Hi Lukas,

On 18/12/2012 4:16 AM, Lukas Eder wrote:
Every record would hold one more reference (or null), which is OK. But
I'm not such a big fan of adding one additional reference to every
org.jooq.impl.Value object. Maybe there is a simpler implementation,
that doesn't need one reference per value.
Do all the "setValue" calls go through the record object? or can it happen directly on the value object?

Can these listeners go in UpdatableRecordImpl instead of the base Record class?
Getting a bit off topic... The more I have been using JOOQ, the more things
I keep wanting to add to it. It is a great project. It has really changed
the architecture of my system. It eliminates a lot of the data layer and
makes it a whole lot more agile. It would be great to be able to plug into
it in all kinds of places. So for me the more extension and plugin points
the better. I still want to implement an audit trail system, an extensive
validation system and a trigger system that all runs through JOOQ.
Nothing that ExecuteListener could help you with, so far? I'm open to
any more detailed elaboration of your ideas!
Yes, my plan is to use the execute listener and parse the SQL statement to get Tables / Fields updated. It would be great if the update initiated from an UpdatableRecord to actually pass that record, or if it was an Update statement then to pass the fields in the statement. It would save me parsing the SQL :). I know you can write SQL in JOOQ, but if this additional information available then I could use it in preference.

I'll prevent certain queries from being issued that affect certain tables. (eg. can't run a merge statement, for some tables only a single record can be updated at a time).
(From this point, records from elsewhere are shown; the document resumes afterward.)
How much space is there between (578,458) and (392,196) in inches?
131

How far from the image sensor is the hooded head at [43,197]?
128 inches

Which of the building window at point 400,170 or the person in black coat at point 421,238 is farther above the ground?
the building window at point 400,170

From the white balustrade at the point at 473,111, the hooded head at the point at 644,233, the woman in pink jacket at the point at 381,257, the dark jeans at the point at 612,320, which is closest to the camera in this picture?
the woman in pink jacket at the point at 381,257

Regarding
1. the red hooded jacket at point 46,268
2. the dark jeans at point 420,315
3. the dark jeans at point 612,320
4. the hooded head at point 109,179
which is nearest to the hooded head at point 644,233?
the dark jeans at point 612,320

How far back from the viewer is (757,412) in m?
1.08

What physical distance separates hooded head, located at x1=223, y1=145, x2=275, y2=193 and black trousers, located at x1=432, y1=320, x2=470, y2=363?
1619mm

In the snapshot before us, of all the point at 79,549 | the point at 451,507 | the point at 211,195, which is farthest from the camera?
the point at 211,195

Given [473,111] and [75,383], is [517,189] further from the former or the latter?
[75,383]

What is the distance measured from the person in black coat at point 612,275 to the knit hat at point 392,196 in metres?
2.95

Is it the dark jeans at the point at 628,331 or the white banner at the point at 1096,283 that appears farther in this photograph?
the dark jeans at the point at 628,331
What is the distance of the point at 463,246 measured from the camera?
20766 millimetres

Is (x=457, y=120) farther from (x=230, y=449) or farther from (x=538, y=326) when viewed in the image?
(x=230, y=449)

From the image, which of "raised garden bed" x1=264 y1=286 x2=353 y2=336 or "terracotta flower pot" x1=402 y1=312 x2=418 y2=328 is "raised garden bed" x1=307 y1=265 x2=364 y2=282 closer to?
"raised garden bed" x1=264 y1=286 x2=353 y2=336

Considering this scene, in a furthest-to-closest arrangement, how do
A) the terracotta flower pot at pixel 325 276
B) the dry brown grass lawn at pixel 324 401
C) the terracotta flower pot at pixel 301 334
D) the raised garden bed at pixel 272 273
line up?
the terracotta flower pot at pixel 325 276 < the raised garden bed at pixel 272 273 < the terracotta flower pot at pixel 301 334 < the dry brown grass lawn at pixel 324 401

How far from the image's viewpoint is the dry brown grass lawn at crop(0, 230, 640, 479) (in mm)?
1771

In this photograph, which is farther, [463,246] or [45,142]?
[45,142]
It will impose some restrictions, but If I did this through a DAO it would impose restrictions anyway. Tables I am running a MERGE on, I probably wouldn't want to keep an audit trail for every record anyway...

The execute listener will store all the changes until a transaction is committed, then before it is committed it can be run through other systems, eg. validation, generating audit trails. That way it can all happen as part of the same transaction and I can make sure the database will be in a "correct" state when the transaction is committed. eg. Record A requires certain records in Record B to make sense. So on committing anything that affects record A, it can check the corresponding records in B are valid in the same transaction. I'm using MVCC in the database, otherwise this probably wouldn't work consistently. It also means I can define some hard complex validation rules and I know they will always be enforced, because all updates run through the execute listener.

Also this way instead of running everything through a DAO and having heaps of boilerplate code to maintain, I can pipe it through that central location and then define elsewhere any constraints, audit trail generation, etc. I'm also planning on trying to catch updates prior to JOOQ executing them on the database to do "pre execution validation and triggers", but this is really outside of the scope of JOOQ. I'm basically just storing up a bunch of UpdatableRecord objects, then commit them all at once after running some checks and triggers on the records as a set. For instance a certain object might require a "reason" for being changed. So in this check, it will detect that it needs a "reason", so pop up asking for a reason, then once satisfied it will run the commit.

I think it will work :). I'll see once I've implemented it. I'm just sick of applications that have DAOs everywhere, then on changing a table structure slightly I have to update it in 10 places. Then I forget to update it somewhere and find out a few months later... Also, devs can really easily circumvent constraints. If it all pipes through though JOOQ then I can catch everything there. I've done a similar thing using Hibernate, but it was a bit messy, and hibernate is an ORM.

Also, all write access to the database access goes through the application, so I don't have to worry about defining too many things at a database level. Otherwise I'd be using stored procedures for everything and have most of the logic / validation / triggers / etc in the database. I'd rather define and maintain it in java.

All part of my quest to try and make the data layer a whole lot easier to change and maintain. So far going well. I keep restructuring tables over and over. I have been implementing some basic DAOs where re-using the same complex query, but they are quite easy to maintain.

Anyway, once I have it working (hopefully!) I'll let you know if it works, or if it is fundamentally floored and was never going to work.